CenturyLink CFO Stewart Ewing told analysts at the UBS Best of Americas conference Thursday that continued network buildouts, for higher-speed broadband services and new video services, are crucial to revenue growth during the next few years, second only to integrating Savvis and delivering cloud services to businesses. (See CenturyLink Clouds Up With Savvis Buy.)
His comments end speculation that has swirled since the CenturyLink/Qwest deal was finalized. (See Qwest Markets Not Getting IPTV – Yet.)
"We've always felt that video was a more important product for us to bundle with our high-speed Internet service than wireless was," Ewing said. CenturyLink's video options today include partnerships with Dish Network LLC (Nasdaq: DISH) and DirecTV Group Inc. (NYSE: DTV), as well as Prism, which reaches about 1 million homes in CenturyLink's old footprint.
CenturyLink already plans to spend $150 million to $200 million in capital expenditures to continue upgrading former Qwest markets to fiber to the node. Bringing Prism into Qwest's territory won't add to that total, Ewing said.

*Stored data*.

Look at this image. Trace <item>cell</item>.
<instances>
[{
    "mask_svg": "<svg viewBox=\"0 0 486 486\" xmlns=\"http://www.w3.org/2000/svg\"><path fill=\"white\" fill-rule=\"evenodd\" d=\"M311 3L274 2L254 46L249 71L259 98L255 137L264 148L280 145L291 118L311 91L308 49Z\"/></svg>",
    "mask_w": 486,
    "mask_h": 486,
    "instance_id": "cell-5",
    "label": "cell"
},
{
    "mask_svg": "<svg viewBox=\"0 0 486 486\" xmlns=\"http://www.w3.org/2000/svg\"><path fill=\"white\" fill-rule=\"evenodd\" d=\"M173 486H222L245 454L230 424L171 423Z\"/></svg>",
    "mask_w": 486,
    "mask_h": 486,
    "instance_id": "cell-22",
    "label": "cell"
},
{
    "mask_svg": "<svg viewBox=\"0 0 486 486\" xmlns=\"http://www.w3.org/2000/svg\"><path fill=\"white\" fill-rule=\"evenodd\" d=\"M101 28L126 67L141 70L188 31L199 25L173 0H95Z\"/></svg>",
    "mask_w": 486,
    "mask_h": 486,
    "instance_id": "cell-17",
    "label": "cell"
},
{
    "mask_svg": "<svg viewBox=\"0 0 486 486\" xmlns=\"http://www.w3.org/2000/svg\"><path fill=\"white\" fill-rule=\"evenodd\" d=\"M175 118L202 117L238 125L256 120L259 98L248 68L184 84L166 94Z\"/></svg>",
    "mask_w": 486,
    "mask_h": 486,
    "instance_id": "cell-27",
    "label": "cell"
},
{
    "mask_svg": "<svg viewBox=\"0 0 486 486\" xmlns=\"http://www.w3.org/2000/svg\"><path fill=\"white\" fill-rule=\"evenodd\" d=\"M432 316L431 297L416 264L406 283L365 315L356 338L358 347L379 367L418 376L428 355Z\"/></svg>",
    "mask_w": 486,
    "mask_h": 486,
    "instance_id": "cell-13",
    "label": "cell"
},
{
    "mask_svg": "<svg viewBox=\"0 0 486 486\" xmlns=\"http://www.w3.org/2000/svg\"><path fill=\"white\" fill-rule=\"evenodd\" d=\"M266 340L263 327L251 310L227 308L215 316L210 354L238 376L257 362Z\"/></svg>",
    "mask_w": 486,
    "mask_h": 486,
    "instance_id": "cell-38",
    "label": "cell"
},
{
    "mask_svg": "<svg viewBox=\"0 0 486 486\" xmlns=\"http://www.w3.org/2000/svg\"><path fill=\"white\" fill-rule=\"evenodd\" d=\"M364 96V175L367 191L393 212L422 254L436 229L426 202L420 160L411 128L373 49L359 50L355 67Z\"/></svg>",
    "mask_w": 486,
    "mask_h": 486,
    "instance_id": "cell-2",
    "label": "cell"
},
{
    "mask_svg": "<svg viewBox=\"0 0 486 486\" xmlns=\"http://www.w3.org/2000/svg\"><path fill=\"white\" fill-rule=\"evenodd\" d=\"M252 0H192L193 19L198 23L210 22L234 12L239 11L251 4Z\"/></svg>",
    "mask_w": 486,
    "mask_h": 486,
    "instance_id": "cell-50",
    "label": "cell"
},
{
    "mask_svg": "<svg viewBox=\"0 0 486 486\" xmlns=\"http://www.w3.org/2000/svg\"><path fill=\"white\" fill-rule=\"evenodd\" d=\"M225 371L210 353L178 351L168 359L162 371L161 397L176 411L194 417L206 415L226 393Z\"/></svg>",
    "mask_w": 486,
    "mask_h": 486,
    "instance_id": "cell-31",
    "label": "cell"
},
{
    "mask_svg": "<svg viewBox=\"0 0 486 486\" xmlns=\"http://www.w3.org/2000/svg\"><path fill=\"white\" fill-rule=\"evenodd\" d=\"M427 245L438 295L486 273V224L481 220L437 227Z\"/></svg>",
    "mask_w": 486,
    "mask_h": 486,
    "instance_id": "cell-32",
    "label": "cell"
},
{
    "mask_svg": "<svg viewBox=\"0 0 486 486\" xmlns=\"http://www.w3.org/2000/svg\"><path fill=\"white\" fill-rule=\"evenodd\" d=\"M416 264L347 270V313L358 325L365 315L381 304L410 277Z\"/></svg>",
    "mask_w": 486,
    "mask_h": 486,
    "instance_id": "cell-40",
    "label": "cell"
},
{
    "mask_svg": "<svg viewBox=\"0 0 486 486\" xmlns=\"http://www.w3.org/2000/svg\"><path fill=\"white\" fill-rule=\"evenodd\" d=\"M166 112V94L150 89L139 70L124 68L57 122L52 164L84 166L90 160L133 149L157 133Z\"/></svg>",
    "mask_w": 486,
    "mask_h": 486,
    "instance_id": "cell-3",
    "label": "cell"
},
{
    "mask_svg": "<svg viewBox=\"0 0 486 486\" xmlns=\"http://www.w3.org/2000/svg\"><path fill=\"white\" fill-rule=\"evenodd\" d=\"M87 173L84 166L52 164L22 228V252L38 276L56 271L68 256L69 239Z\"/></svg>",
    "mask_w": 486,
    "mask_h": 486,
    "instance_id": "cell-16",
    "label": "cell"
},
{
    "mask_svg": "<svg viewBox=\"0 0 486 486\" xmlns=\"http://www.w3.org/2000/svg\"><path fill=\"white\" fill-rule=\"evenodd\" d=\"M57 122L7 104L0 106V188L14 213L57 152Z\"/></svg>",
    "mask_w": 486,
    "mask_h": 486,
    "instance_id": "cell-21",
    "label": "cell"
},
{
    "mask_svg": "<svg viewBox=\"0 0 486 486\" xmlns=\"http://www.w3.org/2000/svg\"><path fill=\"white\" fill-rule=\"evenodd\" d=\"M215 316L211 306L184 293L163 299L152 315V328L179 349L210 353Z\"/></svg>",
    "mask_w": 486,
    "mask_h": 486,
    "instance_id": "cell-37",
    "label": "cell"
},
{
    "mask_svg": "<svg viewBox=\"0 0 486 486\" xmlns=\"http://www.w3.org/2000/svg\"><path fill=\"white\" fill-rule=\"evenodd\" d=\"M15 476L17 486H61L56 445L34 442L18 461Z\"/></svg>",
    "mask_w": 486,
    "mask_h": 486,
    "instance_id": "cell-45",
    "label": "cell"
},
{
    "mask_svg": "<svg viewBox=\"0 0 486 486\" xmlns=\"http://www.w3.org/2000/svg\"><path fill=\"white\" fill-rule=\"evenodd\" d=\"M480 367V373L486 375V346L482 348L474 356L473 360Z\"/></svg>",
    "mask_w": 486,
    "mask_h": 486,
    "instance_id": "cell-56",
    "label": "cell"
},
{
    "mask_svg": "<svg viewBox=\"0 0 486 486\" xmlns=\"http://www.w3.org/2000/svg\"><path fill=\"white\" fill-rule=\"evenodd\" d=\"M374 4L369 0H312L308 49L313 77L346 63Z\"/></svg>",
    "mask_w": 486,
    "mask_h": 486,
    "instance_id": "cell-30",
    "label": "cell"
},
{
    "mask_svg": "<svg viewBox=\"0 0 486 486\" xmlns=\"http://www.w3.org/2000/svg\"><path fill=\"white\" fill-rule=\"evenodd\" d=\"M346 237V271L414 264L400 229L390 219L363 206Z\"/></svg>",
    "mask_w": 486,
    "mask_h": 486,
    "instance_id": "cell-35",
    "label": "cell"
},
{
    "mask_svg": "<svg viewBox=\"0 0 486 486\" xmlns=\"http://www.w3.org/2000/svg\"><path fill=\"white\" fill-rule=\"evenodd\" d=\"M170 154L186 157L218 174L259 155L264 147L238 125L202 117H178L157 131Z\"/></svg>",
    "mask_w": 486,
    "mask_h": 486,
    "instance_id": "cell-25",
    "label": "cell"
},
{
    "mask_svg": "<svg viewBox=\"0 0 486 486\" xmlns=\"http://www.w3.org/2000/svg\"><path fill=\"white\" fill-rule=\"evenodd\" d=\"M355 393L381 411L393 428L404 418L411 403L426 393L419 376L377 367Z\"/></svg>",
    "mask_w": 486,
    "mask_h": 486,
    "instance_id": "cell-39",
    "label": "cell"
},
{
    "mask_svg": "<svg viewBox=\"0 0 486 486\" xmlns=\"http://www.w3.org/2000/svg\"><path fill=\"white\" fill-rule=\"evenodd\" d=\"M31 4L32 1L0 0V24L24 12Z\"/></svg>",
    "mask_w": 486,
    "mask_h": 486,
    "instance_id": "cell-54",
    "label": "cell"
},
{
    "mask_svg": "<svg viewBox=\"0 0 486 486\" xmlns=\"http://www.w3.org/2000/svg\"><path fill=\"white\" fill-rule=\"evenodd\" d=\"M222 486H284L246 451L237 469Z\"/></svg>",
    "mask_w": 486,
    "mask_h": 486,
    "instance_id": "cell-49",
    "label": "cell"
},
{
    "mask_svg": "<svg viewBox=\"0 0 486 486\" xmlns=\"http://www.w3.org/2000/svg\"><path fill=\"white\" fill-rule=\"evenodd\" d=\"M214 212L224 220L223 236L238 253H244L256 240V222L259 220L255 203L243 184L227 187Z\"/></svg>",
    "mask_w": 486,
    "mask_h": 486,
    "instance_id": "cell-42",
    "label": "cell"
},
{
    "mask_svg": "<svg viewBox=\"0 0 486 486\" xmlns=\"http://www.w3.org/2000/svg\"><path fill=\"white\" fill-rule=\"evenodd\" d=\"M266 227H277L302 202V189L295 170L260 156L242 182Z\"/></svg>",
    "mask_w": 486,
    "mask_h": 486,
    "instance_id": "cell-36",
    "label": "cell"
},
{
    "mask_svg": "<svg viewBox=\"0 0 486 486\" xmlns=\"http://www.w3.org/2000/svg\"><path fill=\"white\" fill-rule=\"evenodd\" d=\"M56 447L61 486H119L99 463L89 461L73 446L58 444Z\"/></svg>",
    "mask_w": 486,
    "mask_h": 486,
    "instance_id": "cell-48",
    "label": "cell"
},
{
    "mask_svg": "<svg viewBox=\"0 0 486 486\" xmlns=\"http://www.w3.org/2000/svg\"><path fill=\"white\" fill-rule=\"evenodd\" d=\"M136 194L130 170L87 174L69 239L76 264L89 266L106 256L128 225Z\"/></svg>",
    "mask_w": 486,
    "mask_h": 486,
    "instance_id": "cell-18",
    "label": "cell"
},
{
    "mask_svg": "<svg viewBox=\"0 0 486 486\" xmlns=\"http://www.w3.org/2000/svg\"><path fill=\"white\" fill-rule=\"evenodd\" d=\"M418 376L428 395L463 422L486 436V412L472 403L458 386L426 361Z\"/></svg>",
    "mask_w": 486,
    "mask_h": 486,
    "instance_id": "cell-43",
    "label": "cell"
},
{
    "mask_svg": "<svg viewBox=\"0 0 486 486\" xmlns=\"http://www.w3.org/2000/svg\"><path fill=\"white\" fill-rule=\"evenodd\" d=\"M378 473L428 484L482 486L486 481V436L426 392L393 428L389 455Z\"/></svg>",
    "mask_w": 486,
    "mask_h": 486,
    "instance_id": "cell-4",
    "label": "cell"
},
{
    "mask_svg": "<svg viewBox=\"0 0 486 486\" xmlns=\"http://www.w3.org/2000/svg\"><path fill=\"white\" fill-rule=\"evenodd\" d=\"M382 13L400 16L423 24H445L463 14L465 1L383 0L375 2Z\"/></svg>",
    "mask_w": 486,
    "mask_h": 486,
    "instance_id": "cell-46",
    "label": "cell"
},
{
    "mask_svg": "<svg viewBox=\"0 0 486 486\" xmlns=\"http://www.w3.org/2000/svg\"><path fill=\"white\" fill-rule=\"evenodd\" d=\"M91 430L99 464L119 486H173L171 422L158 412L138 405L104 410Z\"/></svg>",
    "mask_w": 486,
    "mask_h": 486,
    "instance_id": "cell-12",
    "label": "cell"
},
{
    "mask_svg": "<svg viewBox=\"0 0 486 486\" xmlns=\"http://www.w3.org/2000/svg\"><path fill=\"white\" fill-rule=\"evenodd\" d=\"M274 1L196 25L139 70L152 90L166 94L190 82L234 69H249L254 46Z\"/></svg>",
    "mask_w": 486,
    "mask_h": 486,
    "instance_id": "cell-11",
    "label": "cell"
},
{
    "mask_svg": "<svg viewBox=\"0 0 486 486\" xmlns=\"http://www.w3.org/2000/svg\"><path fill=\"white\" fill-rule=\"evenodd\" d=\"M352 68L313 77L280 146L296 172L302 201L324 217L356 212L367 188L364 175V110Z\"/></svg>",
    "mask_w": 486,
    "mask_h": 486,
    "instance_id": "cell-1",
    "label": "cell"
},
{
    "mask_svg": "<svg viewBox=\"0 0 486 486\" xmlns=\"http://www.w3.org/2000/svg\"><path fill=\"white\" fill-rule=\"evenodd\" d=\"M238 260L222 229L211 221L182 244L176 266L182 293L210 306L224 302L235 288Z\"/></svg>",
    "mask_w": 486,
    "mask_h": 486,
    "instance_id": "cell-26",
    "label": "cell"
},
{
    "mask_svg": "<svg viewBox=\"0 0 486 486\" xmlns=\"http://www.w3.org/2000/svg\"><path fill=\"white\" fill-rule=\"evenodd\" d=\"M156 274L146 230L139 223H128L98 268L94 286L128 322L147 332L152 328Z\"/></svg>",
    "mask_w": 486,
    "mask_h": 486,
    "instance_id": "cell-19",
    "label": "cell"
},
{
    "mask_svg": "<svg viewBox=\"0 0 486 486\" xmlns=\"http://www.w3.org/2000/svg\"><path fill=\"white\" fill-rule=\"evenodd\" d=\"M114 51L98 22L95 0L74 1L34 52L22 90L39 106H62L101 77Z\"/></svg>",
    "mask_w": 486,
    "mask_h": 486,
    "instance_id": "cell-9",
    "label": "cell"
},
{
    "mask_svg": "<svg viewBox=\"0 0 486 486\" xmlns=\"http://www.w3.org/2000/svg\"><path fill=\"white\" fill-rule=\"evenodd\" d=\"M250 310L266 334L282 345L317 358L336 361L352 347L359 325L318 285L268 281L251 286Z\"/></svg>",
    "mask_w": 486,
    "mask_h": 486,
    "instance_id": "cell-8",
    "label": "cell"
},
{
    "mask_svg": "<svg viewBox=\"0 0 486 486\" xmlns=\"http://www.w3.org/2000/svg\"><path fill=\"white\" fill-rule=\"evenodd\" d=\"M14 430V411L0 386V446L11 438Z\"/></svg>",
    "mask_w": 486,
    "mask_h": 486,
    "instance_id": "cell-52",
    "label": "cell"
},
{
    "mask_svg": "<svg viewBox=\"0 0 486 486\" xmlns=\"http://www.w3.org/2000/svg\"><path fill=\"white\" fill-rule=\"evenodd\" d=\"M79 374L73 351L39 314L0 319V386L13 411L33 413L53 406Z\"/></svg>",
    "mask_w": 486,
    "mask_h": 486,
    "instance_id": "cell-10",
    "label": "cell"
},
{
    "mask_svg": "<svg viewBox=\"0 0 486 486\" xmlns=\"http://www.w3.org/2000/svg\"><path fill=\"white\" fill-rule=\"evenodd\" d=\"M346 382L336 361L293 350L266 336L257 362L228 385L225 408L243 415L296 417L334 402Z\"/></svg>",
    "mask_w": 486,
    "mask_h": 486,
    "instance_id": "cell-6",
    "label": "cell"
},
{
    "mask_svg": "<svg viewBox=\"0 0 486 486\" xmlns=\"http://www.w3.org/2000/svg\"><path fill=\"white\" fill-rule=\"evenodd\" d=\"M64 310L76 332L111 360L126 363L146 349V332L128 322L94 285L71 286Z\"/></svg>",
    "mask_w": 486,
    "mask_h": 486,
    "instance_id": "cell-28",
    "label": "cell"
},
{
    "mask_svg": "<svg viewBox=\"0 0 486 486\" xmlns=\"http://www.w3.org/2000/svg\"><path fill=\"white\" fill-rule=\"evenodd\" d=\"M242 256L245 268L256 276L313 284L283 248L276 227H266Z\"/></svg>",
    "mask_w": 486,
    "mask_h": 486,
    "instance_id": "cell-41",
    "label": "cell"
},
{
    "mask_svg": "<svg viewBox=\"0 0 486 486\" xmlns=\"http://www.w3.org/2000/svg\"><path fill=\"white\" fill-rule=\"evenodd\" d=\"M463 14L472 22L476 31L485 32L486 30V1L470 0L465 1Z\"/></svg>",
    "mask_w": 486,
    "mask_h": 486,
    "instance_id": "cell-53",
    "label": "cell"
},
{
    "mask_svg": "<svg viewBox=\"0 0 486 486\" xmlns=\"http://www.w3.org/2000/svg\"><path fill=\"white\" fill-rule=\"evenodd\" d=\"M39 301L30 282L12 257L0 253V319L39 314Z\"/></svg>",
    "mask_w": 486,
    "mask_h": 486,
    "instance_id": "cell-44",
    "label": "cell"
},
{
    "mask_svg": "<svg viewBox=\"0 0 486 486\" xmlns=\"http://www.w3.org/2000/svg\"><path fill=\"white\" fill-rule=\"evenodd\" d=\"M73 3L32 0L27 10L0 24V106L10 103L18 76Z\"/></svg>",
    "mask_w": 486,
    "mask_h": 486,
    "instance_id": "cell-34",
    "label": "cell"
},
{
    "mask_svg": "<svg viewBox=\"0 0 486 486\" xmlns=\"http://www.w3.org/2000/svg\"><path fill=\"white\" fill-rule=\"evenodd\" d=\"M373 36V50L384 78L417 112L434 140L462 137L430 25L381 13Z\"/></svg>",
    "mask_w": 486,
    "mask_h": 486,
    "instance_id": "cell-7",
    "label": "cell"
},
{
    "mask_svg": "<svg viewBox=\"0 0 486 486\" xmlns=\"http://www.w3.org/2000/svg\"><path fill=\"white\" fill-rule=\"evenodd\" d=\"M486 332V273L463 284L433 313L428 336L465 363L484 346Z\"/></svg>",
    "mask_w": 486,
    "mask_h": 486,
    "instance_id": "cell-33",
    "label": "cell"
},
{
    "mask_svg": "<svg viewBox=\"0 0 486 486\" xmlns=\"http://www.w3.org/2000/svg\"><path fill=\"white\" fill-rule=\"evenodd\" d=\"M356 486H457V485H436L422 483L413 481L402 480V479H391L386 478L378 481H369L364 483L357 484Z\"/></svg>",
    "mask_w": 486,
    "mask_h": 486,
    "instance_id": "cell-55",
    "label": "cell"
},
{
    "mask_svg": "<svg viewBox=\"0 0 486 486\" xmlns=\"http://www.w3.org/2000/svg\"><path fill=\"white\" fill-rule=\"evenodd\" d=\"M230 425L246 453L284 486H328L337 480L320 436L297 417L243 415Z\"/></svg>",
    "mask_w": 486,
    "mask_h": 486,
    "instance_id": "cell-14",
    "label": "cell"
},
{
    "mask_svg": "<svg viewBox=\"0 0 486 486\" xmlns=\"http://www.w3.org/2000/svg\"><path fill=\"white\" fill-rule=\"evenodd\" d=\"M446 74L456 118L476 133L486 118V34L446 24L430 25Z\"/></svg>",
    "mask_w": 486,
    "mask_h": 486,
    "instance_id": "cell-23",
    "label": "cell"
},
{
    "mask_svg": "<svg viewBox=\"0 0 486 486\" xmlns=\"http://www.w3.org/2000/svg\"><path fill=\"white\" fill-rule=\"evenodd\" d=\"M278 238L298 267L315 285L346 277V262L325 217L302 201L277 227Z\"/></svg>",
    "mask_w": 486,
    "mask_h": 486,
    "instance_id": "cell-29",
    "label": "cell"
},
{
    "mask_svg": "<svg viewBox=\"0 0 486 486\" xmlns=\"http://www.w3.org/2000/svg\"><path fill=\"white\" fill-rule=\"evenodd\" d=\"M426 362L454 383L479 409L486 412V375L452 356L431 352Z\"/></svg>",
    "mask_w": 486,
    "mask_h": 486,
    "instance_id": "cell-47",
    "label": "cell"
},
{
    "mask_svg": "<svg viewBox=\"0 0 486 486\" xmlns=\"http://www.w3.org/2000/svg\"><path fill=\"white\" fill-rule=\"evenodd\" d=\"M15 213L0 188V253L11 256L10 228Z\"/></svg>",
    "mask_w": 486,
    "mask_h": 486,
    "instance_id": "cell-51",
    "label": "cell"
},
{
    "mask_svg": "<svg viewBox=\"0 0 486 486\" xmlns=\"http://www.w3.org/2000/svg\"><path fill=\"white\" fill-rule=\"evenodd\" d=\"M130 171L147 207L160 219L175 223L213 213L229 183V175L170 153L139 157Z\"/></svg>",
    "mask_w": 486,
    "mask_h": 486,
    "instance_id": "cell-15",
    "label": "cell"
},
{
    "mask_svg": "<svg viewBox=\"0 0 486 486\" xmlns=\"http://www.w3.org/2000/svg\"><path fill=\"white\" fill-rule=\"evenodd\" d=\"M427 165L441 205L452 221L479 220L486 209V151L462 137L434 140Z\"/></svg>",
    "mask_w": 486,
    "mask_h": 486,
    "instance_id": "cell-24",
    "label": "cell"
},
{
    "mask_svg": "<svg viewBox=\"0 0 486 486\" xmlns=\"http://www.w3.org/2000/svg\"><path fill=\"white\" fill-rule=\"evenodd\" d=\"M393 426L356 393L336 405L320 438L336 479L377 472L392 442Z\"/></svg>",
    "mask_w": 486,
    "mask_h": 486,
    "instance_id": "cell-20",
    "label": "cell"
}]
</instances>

*Problem 1*.
In the text about CenturyLink, roughly how many homes does Prism reach in CenturyLink's old footprint?
*Problem 2*.
Pick up the article on CenturyLink's network and video plans after its final sentence and continue it.

*Exercise answer 1*.
About 1 million homes.

*Exercise answer 2*.
"Where we have higher-speed Internet access available, 25 Mbit/s or better, to us IPTV is just another application that rides over the top," requiring only a bit of network cleanup for signal clarity, he said.
Each new IPTV market will cost CenturyLink $1 million to $2 million for a headend that receives local off-the-air content, encodes it and combines it with national content, Ewing said. But the national content would all be provided from a centralized headend in Columbia, Mo., which is linked by CenturyLink's national fiber network.
"As other products become more available, the fiber network we have tied to our customer base allows us to provide those applications from a centralized location at fairly low cost," he said.